I am alone without her and miss her so much and she was part of my life, my best friend and i shared everything with her. she loved me unconditionally and I was her most prized possession. She couldn't see me under stress or sad.
I researched online and found out stress can be a major factor to cause sudden heart attack without any family history. So stress killed my mother and I regret that because of my problem she was so stressed that it took her life. Thats what a mothers love is. and its the greatest love anyone can find.. You can breakup with your boyfriend... divorce your wife ... but you cannot breakup or divorce your mother. She is part of your life and willing to give up her life for you.
So people please dont trouble your mothers and give them stress because you dont know. how much your mother loves you and sometimes your sadness or problems can take her life. bad times and misfortune will come and go... jobs will come and go ...money will come and go ...relations will end and start again or new ones will start ... health will come and go...we still have hope for all these things to improve and hope for a better future.
But when life goes there is no hope of it coming back and this is the saddest truth in life. Losing your loved ones is the worst and saddest moment of life and especially if it was the one you loved the most. Dearest mummy I love you a lot and will always do and i pray you are happy in heaven as you were a gem of a person.

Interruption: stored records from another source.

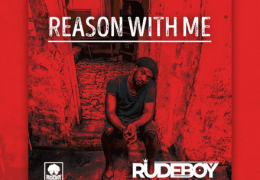 Rudeboy – Reason With Me (Instrumental) (Prod. By Lord Sky)
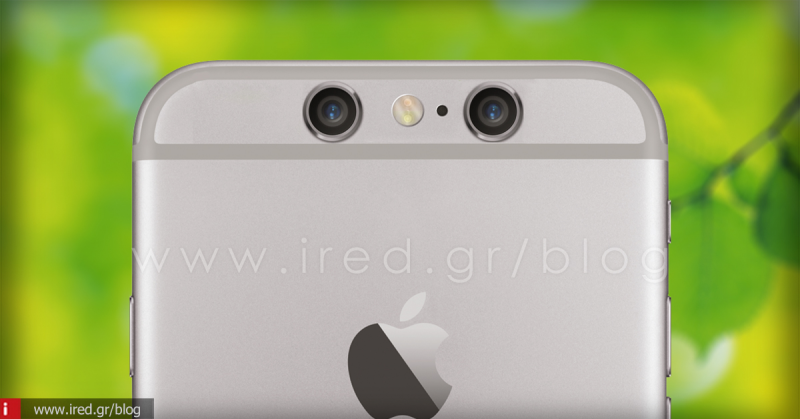 "To iPhone 6s θα διαθέτει dual-lens camera και αισθητήρα ""Force Touch"" (rumors)"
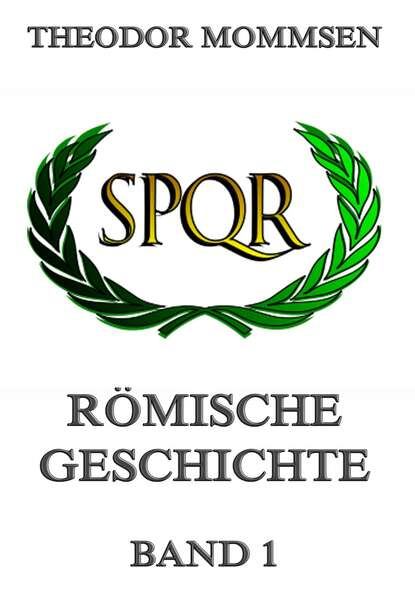 Theodor Mommsen Römische Geschichte, Band 1 livius titus römische geschichte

But as per science and logic i feel stress killed my mother but i being a muslim and some what religious person believe that god almighty has written everyone's time of death and only he knows.. and when its time for you to go nothing can stop death from taking your life. Thts the hardest reality of life. But i believe in day of judgement and everyones life and deeds will be accounted and by gods grace my mother will live in heaven happily ever after. Sometimes there is no justice in this world and my mother died too soon just at 50.. she wanted to see me married and i was taking her to vacation to singapore this year but all my dreams came crashing down.
I just pray for my mother because there is nothing more i can do. I have become more religious person and hope i meet my mom some day in heaven.I can never love anyone more than my mother and I will always miss her. Now all i can do is cherish her fond memories and remember her.